Page text –
———

Short Answer: No! It’s not about how much you work, but rather about how hard you work.
More work = more results. Right?
That’s what a lot of people seem to think. They spend hours on treadmills or in the weight room or do multiple long sessions a day, scoffing at the idea of a 3-minute CrossFit workout.
And not even CrossFit athletes are immune to the more-is-better approach. Eager athletes who watch CrossFit Games champions and other high-level athletes post their long sessions with tons of different pieces: strength, then a met-con*, then another met-con, then accessory work, and repeat for a second session.
The first thing to understand is that athletes like that are professionals. They get paid to work out and win competitions. But the average Joe or Jane — anyone training for optimal health and fitness — doesn’t need more volume of training. They need more intense training.
So, the faster you do work — where work is moving a load, whether that’s a barbell, a medicine ball, or your own body — the more intensity you create. And “intensity is the independent variable most commonly associated with maximizing the rate of return of favorable adaptation to exercise.”
In other words: Intensity — always relative to each person’s physiological and psychological states — is the path to results. Intensity = results.
Where many people go wrong is in fixating on the “work” element in their workout plan and thinking that more work — doing more workouts or working out for longer — will do wonders for their fitness. And most of the time, it’s the other way around.
What I have seen many times is if you increase the volume, your intensity will decrease in some of the pieces you’re doing. For example, doing a strength session followed by a met-con every single day will mean that the met-con will take a hit intensity-wise. You won’t be able to go as hard as you could have if you’d only done the met-con alone. For those who have done the CrossFit Open, think about your approach to those workouts. Would you do a strength session before an Open workout? Or if you’ve played football or lacrosse, would you do a strength session right before you take the field? I don’t think so.
If I see an athlete overdoing the volume — doing extra workouts before or after class, or skipping class altogether to do “harder programming,” I ask them why. And if their goal is to improve their fitness, I encourage them to focus on increasing the intensity in everyday class. Go as hard as good technique will allow in that one workout, and come back the next day — after getting a good night’s sleep and letting your body recover — and hit it hard again.
For ages, CrossFit.com has posted only one workout a day for a reason. Go as hard as good technique will allow in that one workout — and watch your performance rise.

———

Work instructions –
A: List the kinds of load that the article on training intensity gives as examples of what "work" can mean moving.
B: Answer these from the article on training intensity:
(i) How long is the CrossFit workout that some people scoff at?
(ii) What does the article say CrossFit Games champions and other high-level athletes get paid for?
(iii) How many workouts a day has CrossFit.com posted?
The records have no connection to the article on training intensity.

———

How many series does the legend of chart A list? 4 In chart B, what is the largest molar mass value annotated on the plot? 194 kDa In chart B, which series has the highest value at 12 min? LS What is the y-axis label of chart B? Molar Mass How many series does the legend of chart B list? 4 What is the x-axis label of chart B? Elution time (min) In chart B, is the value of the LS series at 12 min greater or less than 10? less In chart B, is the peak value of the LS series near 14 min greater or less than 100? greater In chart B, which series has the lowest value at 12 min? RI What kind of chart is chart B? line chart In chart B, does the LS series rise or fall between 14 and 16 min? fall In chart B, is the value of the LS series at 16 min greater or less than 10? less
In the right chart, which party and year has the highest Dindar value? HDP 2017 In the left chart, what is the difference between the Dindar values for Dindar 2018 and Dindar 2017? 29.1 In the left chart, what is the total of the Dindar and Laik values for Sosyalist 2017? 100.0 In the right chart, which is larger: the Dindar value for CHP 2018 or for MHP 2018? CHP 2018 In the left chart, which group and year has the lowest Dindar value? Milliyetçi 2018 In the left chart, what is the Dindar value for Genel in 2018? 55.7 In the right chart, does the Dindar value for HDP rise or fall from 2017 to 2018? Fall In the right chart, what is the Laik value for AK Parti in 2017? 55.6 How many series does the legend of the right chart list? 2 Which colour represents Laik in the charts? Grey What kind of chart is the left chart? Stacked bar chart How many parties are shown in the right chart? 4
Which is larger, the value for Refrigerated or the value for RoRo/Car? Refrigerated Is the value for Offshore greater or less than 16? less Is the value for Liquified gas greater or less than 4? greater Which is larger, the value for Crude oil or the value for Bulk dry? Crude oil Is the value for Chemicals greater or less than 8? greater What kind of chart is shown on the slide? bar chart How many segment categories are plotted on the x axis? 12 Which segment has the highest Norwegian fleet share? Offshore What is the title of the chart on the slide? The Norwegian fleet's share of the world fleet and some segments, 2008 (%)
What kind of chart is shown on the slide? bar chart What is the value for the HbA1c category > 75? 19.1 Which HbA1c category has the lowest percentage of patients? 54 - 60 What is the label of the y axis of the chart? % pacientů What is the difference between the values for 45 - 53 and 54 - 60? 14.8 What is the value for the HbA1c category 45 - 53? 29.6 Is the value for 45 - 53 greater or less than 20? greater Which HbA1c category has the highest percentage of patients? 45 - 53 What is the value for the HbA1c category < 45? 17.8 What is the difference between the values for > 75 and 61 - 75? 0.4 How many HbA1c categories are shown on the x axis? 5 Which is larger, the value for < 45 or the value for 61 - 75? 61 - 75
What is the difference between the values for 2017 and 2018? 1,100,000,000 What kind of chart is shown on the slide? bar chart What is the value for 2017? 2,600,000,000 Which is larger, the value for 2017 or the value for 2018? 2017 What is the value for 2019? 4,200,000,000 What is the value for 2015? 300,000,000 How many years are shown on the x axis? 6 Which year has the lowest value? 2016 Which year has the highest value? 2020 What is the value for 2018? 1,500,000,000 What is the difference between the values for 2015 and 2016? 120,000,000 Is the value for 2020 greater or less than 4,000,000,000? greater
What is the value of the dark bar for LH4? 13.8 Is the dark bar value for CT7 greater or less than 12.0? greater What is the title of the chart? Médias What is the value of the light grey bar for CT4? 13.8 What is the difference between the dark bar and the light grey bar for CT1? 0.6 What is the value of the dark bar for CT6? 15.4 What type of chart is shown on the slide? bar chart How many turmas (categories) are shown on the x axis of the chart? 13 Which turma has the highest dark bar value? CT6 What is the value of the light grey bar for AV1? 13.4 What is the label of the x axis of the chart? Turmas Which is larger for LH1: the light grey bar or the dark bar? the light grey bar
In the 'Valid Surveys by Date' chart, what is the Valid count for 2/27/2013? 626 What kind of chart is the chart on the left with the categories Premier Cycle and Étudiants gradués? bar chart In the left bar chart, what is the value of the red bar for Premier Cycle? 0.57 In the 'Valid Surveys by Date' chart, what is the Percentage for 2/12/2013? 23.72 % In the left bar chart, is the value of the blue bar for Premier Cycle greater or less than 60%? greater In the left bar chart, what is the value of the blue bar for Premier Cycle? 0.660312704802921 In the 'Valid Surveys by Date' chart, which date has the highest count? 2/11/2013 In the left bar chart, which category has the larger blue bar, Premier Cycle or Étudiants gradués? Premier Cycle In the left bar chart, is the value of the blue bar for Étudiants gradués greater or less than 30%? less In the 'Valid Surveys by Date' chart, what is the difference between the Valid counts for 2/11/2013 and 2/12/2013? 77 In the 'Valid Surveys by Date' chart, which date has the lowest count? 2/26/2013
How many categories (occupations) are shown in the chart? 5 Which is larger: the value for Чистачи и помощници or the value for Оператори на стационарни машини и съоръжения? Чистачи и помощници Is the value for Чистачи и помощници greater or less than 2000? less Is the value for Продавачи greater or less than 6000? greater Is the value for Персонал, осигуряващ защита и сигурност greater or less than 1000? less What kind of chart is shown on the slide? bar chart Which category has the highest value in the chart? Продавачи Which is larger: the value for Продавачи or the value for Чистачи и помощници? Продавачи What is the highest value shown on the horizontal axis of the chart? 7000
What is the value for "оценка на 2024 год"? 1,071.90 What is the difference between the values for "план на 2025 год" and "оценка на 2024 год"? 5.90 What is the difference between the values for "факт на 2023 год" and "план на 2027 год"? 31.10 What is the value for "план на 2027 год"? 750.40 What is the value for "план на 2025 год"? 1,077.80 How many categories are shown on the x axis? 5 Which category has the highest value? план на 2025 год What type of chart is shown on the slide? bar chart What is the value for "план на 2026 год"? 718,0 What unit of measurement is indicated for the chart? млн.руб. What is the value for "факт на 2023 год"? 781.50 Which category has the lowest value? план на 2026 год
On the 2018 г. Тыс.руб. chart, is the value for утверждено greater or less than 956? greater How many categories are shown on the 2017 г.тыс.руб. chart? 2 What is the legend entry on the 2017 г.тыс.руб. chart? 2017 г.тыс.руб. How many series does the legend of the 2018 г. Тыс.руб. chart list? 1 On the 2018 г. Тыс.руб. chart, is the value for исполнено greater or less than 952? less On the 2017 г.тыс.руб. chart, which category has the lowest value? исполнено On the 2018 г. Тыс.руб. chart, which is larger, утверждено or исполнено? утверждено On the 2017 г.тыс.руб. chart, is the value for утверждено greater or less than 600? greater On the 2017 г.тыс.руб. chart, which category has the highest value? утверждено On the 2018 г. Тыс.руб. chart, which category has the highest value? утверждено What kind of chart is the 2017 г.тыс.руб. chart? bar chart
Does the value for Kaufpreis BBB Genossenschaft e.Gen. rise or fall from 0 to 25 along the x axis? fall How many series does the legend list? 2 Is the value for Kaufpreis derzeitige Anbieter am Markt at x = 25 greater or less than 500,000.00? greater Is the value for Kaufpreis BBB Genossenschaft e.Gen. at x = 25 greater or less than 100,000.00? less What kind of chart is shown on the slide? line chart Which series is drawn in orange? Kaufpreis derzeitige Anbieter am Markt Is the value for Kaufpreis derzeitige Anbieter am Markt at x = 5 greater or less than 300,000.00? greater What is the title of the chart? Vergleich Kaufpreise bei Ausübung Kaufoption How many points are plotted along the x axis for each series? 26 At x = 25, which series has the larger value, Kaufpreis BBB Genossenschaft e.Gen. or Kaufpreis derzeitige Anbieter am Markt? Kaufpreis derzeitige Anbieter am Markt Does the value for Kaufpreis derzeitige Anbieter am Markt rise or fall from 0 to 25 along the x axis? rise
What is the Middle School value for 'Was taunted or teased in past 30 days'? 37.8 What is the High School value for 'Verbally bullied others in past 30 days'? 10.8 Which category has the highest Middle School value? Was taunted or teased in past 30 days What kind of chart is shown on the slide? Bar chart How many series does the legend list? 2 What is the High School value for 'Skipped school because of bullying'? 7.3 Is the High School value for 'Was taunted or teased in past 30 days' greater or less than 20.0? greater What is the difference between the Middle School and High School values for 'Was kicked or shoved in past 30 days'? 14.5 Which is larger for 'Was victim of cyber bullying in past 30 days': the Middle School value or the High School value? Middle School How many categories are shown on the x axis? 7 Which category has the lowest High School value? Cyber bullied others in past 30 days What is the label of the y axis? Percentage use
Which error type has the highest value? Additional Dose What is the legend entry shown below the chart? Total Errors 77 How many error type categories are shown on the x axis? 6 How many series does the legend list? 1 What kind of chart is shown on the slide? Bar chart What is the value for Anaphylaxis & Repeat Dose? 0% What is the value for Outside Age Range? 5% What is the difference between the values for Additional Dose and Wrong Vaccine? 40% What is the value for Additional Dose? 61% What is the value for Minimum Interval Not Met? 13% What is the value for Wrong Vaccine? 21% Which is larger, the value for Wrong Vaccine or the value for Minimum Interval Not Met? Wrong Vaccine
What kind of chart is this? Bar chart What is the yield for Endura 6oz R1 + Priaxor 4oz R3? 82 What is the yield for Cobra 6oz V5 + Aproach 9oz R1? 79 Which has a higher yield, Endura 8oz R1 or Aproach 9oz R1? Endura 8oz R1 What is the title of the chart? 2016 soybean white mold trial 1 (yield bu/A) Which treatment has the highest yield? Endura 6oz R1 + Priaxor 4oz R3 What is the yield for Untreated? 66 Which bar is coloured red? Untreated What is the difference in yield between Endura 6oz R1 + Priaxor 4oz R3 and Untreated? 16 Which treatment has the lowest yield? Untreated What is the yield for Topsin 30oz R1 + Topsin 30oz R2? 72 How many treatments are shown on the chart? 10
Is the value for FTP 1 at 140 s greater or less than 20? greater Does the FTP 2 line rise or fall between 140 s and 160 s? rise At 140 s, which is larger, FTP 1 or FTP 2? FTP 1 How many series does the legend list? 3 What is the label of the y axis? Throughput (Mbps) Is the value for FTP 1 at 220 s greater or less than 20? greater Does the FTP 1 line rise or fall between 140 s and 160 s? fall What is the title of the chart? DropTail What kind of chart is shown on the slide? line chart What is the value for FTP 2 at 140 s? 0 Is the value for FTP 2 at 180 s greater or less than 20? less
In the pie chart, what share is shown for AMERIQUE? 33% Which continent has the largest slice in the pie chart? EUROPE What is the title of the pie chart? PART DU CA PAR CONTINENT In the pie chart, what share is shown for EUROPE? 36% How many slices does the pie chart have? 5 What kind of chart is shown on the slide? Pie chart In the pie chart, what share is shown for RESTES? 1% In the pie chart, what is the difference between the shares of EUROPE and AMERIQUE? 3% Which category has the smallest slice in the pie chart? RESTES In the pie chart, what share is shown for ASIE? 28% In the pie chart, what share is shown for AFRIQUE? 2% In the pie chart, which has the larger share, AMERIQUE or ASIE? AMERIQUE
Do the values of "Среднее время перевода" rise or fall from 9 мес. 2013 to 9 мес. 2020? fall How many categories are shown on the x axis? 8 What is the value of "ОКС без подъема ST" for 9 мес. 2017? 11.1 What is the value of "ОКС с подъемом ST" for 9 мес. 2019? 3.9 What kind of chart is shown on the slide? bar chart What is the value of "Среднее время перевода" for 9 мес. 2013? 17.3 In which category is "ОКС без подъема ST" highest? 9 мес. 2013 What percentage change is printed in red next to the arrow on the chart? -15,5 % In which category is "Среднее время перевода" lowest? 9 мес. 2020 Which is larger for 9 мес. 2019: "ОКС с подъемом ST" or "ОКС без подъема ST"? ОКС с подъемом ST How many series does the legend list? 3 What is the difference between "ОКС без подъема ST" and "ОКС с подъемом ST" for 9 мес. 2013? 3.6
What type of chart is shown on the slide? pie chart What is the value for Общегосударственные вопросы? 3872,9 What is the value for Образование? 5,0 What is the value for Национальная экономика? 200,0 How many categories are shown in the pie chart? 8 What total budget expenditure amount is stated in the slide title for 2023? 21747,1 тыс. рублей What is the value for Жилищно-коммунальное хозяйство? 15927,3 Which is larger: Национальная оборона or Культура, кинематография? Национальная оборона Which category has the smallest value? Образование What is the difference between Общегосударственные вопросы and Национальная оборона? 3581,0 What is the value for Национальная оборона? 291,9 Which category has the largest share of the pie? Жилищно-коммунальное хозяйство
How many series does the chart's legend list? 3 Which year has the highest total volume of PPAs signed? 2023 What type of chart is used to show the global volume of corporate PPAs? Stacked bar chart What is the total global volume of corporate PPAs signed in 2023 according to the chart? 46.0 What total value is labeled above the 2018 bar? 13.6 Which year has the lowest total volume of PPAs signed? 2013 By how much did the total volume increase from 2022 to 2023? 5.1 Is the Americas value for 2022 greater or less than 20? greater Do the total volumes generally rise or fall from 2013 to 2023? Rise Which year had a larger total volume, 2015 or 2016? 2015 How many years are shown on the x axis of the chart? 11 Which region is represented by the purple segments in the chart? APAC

———

Responses per task –
A: A barbell, a medicine ball, and your own body.

B:
(i) 3 minutes.
(ii) To work out and win competitions.
(iii) One.